WORK ITEM
Where the line containing "Hector Nunez 19" appears, start copying; continue through the last line below and copy nothing else.

DATA SHOWN
.....

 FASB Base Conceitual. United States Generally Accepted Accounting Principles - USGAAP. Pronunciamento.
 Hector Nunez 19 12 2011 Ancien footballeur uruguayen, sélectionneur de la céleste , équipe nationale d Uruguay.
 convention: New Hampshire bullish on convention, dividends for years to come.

.....

SOLUTION TO THIS TASK
 Hector Nunez 19 12 2011 Ancien footballeur uruguayen, sélectionneur de la céleste , équipe nationale d Uruguay.
 convention: New Hampshire bullish on convention, dividends for years to come.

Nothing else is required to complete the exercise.